Minivan or SUV? French fries or potato salad? Notify coworkers that you plan to bring a helpless endangered species into the office - or don’t?

Apparently, I chose wrong. It is but a minor snafu on this journey we call life. And In the end, I’ve learned a valuable lesson: People don’t like being surprised by manatees, but hopefully they’ll be more accepting of the conjoined dugongs I’m hauling in next week.

On Set

Out of nowhere this week, I managed to snag a role as a Union soldier the set of Steven Spielberg’s new Abraham Lincoln movie. This was, apparently, payoff for the gobs of cash that Cristin and I have mercilessly blown into the stratosphere while eating and drinking at higher-end bars and restaurants around town, all in what has been a fruitless attempt to land a celebrity sighting in the big town of Richmond, Virginia. Production wrapped the other day in Richmond, so I figured it was over, my chances of a spotting were crushed. But the shoot itself wasn’t done; it moved 30 minutes south to Petersburg, then an inside tip came my way, and less than a day later I found myself on the set of an 1860s cityscape dressed as a Yankee. I didn’t really know what to expect going in as an extra, but I started thinking: what if I got there and they looked at me and were like, “Whoa, Ryan Gosling, why are you here? We didn’t realize you were in this movie. But here’s a uniform, so put it on and go over there and say something on camera and flex your rippling chest muscles.” And then I’d do that, and continuously get mistaken for Ryan Gosling, and get tons of hot babes, and make millions as an actor and get humorous blogs made about me. It wasn’t really that glamorous, in reality. In fact, as an extra, you are essentially the lowest form of human being on a movie set, herded around like cattle by a few guys who are paid to be complete dicks to you, though you aren’t “you”; you are a face in a crowd. Just do what we say, don’t look at the camera, and don’t any of you shit-pieces fucking touch a goddamn thing. I will write more about the experience at a later time, because I think you can get sued or something if you talk about it publicly (I didn’t read the contract just like I don’t read iTunes agreements). Needless to say I did get in some major, up-close star sightings of [WARNING: I’m about to do some heavy name dropping] Daniel Day-Lewis in full Abe Lincoln, Joseph Gordon-Levitt, and Steven Spielberg. It was an experience of a lifetime but quite honestly after the first couple hours I was done, and then I had 10 more to go and plus it was hard to pee while wearing that costume.

Catalog

I’d traveled to the suburban office building to hand-deliver a package. The guy who was to receive it was out at the time, so I left it at the front desk.

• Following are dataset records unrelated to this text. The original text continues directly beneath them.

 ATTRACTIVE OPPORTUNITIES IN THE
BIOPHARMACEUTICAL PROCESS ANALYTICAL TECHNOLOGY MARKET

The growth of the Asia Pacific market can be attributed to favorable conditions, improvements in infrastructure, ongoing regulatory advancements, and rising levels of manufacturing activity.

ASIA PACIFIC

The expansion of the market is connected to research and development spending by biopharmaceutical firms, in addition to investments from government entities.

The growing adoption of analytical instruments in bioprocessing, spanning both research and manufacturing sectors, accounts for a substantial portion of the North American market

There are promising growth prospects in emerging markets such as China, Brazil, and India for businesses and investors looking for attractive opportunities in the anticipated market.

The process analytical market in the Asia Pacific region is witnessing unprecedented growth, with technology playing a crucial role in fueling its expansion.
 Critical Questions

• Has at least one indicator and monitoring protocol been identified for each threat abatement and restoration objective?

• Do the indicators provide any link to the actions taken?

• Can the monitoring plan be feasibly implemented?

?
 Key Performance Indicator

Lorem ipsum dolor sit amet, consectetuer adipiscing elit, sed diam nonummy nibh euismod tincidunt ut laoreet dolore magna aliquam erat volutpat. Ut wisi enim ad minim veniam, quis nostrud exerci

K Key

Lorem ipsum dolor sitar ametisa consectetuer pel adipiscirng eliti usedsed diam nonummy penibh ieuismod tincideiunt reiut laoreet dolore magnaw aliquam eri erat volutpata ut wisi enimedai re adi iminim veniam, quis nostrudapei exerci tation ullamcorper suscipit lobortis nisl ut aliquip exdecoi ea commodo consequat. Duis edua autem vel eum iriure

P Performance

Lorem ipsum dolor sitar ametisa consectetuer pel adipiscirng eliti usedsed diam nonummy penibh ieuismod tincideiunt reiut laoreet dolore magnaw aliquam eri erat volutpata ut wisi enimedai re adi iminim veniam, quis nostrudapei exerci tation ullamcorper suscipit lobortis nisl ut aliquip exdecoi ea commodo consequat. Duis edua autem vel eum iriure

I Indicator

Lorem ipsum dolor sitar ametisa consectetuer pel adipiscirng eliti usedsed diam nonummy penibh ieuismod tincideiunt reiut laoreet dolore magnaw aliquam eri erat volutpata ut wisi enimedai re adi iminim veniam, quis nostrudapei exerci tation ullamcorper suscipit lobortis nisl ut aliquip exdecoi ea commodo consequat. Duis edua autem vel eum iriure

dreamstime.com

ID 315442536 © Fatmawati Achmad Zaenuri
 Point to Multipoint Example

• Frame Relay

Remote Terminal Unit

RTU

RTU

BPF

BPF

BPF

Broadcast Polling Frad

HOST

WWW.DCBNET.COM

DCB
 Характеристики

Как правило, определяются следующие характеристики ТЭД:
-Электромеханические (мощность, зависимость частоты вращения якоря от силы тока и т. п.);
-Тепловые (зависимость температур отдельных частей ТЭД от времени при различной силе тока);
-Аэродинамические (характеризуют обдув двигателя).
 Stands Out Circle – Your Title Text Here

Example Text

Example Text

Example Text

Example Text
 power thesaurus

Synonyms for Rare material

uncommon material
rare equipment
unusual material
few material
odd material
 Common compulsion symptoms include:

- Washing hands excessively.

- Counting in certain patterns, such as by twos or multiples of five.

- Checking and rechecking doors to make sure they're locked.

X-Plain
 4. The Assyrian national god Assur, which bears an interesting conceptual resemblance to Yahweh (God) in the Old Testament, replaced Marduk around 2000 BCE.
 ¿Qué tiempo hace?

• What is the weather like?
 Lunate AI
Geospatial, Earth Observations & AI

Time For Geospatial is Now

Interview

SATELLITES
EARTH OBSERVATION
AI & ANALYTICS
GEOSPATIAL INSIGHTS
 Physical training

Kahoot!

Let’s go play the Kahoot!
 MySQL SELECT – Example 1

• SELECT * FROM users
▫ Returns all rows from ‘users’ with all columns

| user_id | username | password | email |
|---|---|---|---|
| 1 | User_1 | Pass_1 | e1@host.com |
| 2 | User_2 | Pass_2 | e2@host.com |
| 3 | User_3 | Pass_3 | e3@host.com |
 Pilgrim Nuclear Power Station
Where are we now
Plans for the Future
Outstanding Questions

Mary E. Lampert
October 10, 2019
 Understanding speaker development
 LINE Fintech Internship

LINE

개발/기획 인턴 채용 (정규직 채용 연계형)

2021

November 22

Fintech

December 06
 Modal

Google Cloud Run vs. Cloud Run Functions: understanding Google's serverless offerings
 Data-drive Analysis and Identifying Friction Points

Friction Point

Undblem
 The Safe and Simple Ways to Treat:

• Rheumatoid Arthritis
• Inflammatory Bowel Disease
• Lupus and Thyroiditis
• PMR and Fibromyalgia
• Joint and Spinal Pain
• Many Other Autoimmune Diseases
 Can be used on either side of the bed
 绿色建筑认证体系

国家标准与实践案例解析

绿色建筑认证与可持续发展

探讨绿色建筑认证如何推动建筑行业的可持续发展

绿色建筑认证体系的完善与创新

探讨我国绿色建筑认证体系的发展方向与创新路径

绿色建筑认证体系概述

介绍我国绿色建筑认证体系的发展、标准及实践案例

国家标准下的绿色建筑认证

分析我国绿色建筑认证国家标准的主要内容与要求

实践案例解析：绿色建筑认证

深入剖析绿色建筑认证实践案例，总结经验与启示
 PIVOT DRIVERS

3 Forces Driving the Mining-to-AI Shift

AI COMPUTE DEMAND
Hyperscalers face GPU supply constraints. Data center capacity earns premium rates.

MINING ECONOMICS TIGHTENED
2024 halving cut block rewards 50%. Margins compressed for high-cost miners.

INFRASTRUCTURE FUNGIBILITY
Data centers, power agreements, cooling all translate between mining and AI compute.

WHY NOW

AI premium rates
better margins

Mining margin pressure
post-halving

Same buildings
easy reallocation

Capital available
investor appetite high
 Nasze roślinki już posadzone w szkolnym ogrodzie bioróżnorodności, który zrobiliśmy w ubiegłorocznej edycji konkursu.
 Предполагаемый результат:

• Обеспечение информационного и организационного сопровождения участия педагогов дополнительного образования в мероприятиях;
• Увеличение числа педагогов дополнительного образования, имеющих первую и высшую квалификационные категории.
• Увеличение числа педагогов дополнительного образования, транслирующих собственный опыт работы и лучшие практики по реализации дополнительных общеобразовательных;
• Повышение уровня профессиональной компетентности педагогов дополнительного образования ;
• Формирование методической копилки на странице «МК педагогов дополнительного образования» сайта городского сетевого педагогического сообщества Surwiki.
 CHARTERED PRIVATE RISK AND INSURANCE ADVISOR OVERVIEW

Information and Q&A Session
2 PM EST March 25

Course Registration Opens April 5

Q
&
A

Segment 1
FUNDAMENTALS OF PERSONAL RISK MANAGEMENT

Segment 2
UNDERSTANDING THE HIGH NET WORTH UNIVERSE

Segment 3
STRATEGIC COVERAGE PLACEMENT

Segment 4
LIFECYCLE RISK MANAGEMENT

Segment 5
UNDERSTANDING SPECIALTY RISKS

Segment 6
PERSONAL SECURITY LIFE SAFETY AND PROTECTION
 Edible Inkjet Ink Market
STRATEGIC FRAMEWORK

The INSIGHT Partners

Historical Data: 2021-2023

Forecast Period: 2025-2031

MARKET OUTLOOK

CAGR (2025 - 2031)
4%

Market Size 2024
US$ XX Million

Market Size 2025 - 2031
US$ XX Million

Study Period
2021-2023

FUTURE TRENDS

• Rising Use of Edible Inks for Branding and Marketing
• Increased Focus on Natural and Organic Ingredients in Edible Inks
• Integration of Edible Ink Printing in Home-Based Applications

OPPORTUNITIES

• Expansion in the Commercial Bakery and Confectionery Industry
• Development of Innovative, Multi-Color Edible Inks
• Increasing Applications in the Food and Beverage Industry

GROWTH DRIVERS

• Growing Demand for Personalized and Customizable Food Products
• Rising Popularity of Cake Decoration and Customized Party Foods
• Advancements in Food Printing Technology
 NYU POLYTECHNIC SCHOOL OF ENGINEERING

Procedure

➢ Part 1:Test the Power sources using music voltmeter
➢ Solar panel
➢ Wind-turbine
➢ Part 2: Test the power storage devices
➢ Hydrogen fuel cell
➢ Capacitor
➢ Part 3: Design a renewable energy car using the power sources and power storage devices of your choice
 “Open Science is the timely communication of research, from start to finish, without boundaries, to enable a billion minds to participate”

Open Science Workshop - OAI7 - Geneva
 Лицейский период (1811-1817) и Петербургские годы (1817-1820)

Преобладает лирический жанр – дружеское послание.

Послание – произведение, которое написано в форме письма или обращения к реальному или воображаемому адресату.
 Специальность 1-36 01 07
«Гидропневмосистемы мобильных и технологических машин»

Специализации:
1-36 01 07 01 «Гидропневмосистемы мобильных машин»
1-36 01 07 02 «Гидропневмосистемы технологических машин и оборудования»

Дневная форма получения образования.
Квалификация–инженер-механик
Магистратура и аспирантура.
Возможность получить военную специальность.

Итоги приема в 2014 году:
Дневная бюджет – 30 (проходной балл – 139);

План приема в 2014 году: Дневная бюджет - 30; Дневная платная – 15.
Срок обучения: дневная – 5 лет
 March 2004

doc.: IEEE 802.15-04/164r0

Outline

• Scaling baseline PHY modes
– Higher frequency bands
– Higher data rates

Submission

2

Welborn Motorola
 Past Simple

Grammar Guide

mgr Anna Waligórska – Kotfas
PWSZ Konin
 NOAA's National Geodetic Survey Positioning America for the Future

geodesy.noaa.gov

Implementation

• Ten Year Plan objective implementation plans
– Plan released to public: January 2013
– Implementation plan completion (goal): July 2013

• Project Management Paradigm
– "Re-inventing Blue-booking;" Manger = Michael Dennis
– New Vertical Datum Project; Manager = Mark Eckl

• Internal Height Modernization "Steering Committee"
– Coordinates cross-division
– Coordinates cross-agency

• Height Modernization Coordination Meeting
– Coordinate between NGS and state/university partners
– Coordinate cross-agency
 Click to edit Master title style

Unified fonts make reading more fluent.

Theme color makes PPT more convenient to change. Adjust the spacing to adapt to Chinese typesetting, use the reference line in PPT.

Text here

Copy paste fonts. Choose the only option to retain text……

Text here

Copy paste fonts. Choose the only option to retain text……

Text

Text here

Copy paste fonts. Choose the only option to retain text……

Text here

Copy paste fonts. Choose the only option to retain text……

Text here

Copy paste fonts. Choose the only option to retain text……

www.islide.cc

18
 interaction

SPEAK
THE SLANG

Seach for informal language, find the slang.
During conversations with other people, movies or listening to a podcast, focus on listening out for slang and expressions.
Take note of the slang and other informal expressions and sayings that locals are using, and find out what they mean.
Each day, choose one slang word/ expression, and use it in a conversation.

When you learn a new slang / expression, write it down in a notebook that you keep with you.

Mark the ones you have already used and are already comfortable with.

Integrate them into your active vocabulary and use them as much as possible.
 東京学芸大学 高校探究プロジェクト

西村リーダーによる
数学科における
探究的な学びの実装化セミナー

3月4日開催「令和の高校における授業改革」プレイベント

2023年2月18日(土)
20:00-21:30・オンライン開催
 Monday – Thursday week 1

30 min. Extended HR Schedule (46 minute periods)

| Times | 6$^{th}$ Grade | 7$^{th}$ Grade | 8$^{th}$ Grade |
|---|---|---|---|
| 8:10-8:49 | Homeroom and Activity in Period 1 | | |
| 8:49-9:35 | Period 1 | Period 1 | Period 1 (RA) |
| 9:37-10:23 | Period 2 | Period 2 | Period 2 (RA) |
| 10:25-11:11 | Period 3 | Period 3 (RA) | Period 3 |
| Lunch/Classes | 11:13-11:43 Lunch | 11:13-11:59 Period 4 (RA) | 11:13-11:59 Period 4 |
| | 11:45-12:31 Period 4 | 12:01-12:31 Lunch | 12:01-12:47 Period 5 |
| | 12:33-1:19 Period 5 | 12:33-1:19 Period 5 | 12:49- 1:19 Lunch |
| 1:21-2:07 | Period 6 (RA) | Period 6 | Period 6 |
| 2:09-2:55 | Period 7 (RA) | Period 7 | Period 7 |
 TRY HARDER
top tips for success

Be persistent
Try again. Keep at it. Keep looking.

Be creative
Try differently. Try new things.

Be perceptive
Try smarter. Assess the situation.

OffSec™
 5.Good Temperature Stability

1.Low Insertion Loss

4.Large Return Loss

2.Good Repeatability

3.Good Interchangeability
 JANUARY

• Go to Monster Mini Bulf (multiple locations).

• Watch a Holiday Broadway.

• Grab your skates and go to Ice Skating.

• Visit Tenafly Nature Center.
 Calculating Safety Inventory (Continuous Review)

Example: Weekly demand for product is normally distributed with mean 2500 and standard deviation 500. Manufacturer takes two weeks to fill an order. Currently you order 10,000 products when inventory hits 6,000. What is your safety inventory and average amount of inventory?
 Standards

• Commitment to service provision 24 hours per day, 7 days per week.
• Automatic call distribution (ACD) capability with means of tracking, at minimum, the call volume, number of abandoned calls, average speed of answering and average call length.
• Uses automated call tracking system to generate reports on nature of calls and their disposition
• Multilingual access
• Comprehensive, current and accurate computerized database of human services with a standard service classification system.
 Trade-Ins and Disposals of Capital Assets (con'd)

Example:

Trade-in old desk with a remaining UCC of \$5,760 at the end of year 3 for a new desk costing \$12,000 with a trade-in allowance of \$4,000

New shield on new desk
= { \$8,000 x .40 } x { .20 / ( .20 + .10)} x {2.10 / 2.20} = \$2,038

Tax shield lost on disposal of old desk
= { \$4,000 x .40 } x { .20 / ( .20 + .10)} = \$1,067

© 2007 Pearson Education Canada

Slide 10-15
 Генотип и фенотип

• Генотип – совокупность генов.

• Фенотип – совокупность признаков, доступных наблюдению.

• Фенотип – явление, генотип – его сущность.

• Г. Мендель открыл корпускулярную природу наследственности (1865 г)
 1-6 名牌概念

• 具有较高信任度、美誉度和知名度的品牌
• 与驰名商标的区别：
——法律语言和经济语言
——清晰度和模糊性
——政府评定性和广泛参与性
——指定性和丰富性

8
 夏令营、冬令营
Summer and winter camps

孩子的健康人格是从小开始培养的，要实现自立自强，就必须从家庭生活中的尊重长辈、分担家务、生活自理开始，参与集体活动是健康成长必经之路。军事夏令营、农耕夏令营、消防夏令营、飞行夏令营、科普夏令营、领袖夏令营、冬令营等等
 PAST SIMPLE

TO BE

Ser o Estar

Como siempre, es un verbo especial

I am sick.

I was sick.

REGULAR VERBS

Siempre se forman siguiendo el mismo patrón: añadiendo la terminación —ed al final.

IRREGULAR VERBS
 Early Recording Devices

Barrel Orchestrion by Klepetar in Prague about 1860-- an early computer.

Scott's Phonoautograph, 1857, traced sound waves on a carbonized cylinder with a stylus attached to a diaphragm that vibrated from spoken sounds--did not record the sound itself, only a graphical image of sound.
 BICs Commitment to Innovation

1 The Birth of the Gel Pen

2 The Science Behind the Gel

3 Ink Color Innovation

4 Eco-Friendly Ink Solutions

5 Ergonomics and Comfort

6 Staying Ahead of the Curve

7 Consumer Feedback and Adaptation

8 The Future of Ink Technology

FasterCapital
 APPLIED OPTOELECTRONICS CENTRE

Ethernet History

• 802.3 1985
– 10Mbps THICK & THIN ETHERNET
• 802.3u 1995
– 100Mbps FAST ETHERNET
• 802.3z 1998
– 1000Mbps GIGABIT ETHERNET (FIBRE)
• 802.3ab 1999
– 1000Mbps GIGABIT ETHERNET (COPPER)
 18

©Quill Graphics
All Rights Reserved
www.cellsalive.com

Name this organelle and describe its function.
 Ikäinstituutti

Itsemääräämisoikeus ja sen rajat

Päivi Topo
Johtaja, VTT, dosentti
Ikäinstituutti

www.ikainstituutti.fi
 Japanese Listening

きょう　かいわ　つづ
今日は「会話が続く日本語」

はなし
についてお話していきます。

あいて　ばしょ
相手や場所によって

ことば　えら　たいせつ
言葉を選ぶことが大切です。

Not one to leave a package behind without a note, I asked the the receptionist for a Post-It. Obliging, she tore off a yellow square and slapped it onto the counter. I began to write my note, but the pen seemed to be out of ink. As one does with a pen seemingly on the fritz, I shook it before picking up a second ballpoint. But it, too, seemed to have run dry. I tried a third, but no luck.

As I attempted the classic last-ditch pen tip-lick-then-shake maneuver, the receptionist - a sweet older lady in her 60s or so - handed me a copy of the latest Victoria’s Secret catalog. The cover featured a photograph of a blonde woman in a state of undress that I would describe as extremely to very-extremely attractive with, if I had to guess, huge breasts. Her face was also along the lines of one of the better faces I’ve ever seen. But why a Victoria’s Secret catalog, and why now? Did the receptionist think I was going to wait around for the guy I needed to see, and would need some reading and browsing material? Did she receive an extra copy that she didn’t want? Did she want me to pick something out for her?

Did I appear lonely?

“Oh, thanks,” I said jokingly, ”but I think we already have a copy of that one at home.”

As I started to explain my preference for black lace or reddish hues (though specifically not burgundy), the receptionist, without saying a word, pointed at the Post-It and my pen.

The lingerie catalog worked as a writing pad, though I still prefer it for the pictures.